Heh – I said good argument, that’s what I was waiting to hear from anyone else. I’m not sure you’d know if it was rare for me to get that general point, whether intro- or extro- spection is the best spin on it.
hey Mike, maybe you should go and check for yourself if the moon is made of cheese. that would dissuade you of many things to believe in.
It’s a shame that neither you nor Neil actually read what I wrote. If you had, you would see that I likened the requirement that one “directly” measure Lorentz contraction (a thing most people believe to be true) using a meter rule (a completely impractical way to make such a measurement) to testing the hypothesis that the Moon is not made of cheese (a thing most people believe to be true) “directly” by tasting it (a completely impractical way to make such a measurement).
Personally, I am happy to accept the measurements of spectrometers, etc, as the more appropriate way to measure the composition of the Moon and hence show directly that it doesn’t taste of cheese, just as I am prepared to accept interferometric measurements of distance as the appropriate way to measure directly the very small effects of Lorentz contraction in the laboratory.
The fact that no-one has used a meter rule to do so may well be true, but it is entirely uninteresting as using a meter rule to measure such a distance is no more “direct” a measurement than using interferometry, just as the fact that no-one has actually tasted Moon rock may well be true, but is uninteresting because tasting Moon rock is no more “direct” a measure of its cheesiness than using a mass spectrometer.
Was that spelled out explicitly enough this time?
Well Mike et al, maybe we can gracefully wrap this one as follows: First, again, I was referring simply to whether Lorentz contraction had been “directly” measured in the strictest way as a matter of historical interest, not whether it needed to be to warrant our belief, whether practical or not, etc. Claims per se shouldn’t be harried over extraneous matters; such matters should be made as side points. As for whether interferometer measurements should count as “direct”: Sure, once we are assured of the Einstein postulate about light speed constancy. But as I said, the null result of the MM experiment could of course in principle have derived from Galilean behavior of light propagation. So, accepting interferometer results depends on “auxiliary assumptions”, warranted as they may be. It could be a matter of semantics in philosophy of science whether that can be called “direct,” maybe we can just say it’s a judgment call depending on how anal retentive one is.

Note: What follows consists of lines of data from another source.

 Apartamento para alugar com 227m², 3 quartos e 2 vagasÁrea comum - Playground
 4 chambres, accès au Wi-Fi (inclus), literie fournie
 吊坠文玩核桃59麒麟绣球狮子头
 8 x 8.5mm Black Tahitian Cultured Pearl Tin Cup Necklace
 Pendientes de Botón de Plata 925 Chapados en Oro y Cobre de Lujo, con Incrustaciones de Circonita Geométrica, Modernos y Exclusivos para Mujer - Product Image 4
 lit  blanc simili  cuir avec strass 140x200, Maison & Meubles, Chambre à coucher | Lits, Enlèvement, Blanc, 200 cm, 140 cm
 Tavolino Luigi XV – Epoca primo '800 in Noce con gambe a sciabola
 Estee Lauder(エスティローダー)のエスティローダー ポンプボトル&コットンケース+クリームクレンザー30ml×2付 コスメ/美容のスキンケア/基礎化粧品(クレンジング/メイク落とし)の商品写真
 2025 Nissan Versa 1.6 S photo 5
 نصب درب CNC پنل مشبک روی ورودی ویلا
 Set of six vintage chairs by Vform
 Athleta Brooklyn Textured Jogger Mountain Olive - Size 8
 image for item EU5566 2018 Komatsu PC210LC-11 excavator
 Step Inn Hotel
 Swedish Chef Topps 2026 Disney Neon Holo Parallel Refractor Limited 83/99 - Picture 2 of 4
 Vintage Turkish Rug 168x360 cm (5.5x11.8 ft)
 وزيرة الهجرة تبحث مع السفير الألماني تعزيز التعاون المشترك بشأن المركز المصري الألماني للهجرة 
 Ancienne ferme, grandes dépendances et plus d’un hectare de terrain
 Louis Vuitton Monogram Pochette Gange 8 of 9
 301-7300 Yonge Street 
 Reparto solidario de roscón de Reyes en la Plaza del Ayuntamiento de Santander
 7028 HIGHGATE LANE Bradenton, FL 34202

In any case, here’s a quote from one of the top physicists in the field. He supports my position exactly and the situation hasn’t changed since then:
“It is an amazing fact that there does not seem to exist any direct or simple experimental verification of the Lorentz-Fitzgerald contraction. There is no reason whatever to doubt that the effect exists, precisely as called for by theory. So far, nevertheless, the difficulties – (1) of securing an object of appreciable length that moves with a speed comparable to that of light and, (2) of determining two events, one at either end, which are simultaneous for the observer – have proved insuperable. This very fundamental conclusion of the theory awaits actual proof.”
Albert Shadowitz, Special Relativity, 1968, p. 168 of Dover paperback.
The only problem with asking a famous physicist is that he is unlikely to have ever traveled anywhere sufficiently relativistically to be in with a shot of whipping his ruler out to measure Lorentz contraction. Surely, more productive to seek the views of a cosmic ray muon, whom you would never have met at all if he hadn’t just “directly” measured the Lorentz contraction of the Earth’s atmosphere as it flew past him.